SOURCE TEXT:
The manufacture and marketing of products which slavishly imitate the stylistic and aesthetic features of pieces of Italian design has been the subject of recent Italian Courts’ decisions aimed at the protection and valorization of the Italian industrial design through the enforcement of copyright protection.
Directive 98/71/EC on the legal protection of designs was implemented in Italy in 2001 through Legislative Decree no. 95/2001. Moreover, Italian law introduced a 10-year transitory regime during which copyright protection granted to industrial designs could not be invoked against third parties that had started to manufacture or sell, before the date in which the law entered into force (April 19, 2001), industrial designs and works that belonged to the public domain either because their design rights had expired or because they were not eligible for copyright protection.
That provision was subsequently restated in Article 239 of the Italian Industrial Property Code, which was adopted in 2005 (Legislative Decree no. 30/2005: the ‘IPC’) and since then, as better described below, the interpretation of Article 239 of the IPC has been highly controversial regarding whether or not industrial designs which were created before 2001 benefit from full copyright protection.
The ECJ’s ruling of January 27, 2011 in the Flos vs Semeraro case (C-168/09) interpreted Article 17 of the Directive 98/71/EC on the legal protection of designs in the sense that a national law cannot refuse copyright protection to designs that, even if entered into the public domain, are eligible to this protection.
Further to the ruling, Article 239 of the IPC has been amended in order to expressly recognize copyright protection to industrial designs which bear ‘inherent artistic value’.
The recent Italian courts’ decisions on the matter have been greatly welcomed by the Italian design industry, as they provide greater protection to what is considered a vital industry for the national economy, marking a new perspective in the Italian industrial design case-law.
Article 17 of Directive 98/71/EC, entitled ‘Relationship to copyright,’ provides that:
‘A design protected by a design right registered in or in respect of a Member State in accordance with this Directive shall also be eligible for protection under the law of copyright of that State as from the date on which the design was created or fixed in any form. The extent to which, and the conditions under which, such a protection is conferred, including the level of originality required, shall be determined by each Member State.’
While requiring Member States to comply with the principle of ‘cumulation’ of protection of registered designs with copyright protection, the second part of Article 17 has also left Member States free to determine the extent to which, and the conditions under which, copyright protection is conferred, including the level of originality required.
Before 2001, Italian law afforded copyright protection only to those industrial design works whose artistic value could be appreciated separately from the industrial nature of the product to which it pertained.
Directive 98/71/EC was then implemented in Italy with Legislative Decree no. 95/2001, which amended the Italian Copyright Law (Law no. 633/1941) by removing the requirement for ‘separability,’ granting copyright protection to works of industrial design having inherent creative and artistic value [i] and providing that design registration is combinable with copyright protection.

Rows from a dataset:

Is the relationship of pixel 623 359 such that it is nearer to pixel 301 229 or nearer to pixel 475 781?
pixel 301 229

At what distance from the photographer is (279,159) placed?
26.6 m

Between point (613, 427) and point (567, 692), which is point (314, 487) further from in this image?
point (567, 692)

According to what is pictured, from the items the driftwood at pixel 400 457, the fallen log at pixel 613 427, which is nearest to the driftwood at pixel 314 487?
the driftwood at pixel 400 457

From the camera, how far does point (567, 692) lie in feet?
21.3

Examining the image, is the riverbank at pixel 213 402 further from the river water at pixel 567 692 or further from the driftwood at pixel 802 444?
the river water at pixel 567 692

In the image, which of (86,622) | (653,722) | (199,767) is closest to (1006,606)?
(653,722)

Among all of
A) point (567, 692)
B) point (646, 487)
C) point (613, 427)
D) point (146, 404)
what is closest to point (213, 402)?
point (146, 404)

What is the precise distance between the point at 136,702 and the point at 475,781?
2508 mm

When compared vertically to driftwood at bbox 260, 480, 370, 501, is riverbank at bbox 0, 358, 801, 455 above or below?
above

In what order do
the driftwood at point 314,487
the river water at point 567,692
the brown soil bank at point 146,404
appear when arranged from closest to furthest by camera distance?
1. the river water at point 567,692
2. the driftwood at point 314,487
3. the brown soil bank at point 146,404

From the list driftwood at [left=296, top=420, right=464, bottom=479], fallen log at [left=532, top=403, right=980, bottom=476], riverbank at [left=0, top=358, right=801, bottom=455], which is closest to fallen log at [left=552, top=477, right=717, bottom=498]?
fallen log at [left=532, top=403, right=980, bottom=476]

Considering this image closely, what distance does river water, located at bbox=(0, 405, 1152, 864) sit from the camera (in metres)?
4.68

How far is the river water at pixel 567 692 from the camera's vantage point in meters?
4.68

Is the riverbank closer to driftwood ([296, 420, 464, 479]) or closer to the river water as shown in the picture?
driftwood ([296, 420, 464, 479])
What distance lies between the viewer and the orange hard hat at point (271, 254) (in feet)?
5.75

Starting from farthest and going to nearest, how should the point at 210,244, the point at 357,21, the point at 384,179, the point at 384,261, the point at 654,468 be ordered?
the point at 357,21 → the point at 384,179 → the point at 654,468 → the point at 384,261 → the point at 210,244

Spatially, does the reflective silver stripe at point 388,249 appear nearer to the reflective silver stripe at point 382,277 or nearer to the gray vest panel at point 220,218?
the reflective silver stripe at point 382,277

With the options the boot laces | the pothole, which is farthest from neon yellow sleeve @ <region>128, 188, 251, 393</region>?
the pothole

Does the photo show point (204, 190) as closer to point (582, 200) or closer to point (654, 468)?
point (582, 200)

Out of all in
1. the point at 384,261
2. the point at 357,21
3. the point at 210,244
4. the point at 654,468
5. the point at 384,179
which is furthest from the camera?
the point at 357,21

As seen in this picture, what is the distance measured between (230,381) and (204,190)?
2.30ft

YOUR TASKS:
1) Quote the article on Italian design copyright word for word, starting at "The ECJ’s ruling" and ending at "to this protection.".
2) Extend the article on Italian design copyright from its final sentence onward.
This material is separate from the article on Italian design copyright and is unrelated to it.

TASK-BY-TASK RESULTS:
1)
The ECJ’s ruling of January 27, 2011 in the Flos vs Semeraro case (C-168/09) interpreted Article 17 of the Directive 98/71/EC on the legal protection of designs in the sense that a national law cannot refuse copyright protection to designs that, even if entered into the public domain, are eligible to this protection.

2)
Therefore, thanks to the ‘cumulation’ regime set forth by Directive 98/71/EC, as implemented in Italy, designs works can be protected in Italy as:
- registered designs and models under the IPC, from 5 to 25 years.
- copyrighted works, as far as they have ‘inherent creative and artistic value,’ for a period of 70-years after the author’s death; or as
Moreover, as anticipated, a 10-year transitory regime has been established by Legislative Decree no. 95/2001 with the scope to protect the expectations and investments of third parties which, before the entry into force of this law, had already started in good faith to manufacture and market copies of industrial design items relying on the fact that they were not (or are not anymore) registered as designs.
Then, in 2005, the IPC was adopted, including the same provision to Article 239, and the European Commission brought an infraction procedure against the 10-year grace period set forth by Italian law that was considered in contrast with Directive 98/71/EC. [ii]
In 2007, the Italian Government amended Article 239 of the IPC, excluding copyright protection for any design which fell into public domain before 2001. The 10-year grace period disappeared and copyright protection for designs that had fallen into the public domain before 2001 was then excluded tout court.
In the meantime, the Italian Courts issued significant decisions which granted copyright protection to design works against their slavish reproduction by third parties.
One of these cases (Flos vs Semeraro) originated a decision by the ECJ which helped to clarify the complex Italian legal framework.
The Flos vs Semeraro Case
On November 23, 2006, the company Flos, a manufacturer of designer lighting, brought proceedings against the furniture producer and retailer Semeraro before the Court of Milan. They argued that Semeraro had infringed its copyright on the “Arco” lamp, a master piece of post-war Italian design created by the Castiglioni brothers in the 1960s, by importing from China and marketing in Italy a lamp called “Fluida” with aesthetically similar features of the Flos “Arco” lamp. The “Arco” lamp was not a registered design.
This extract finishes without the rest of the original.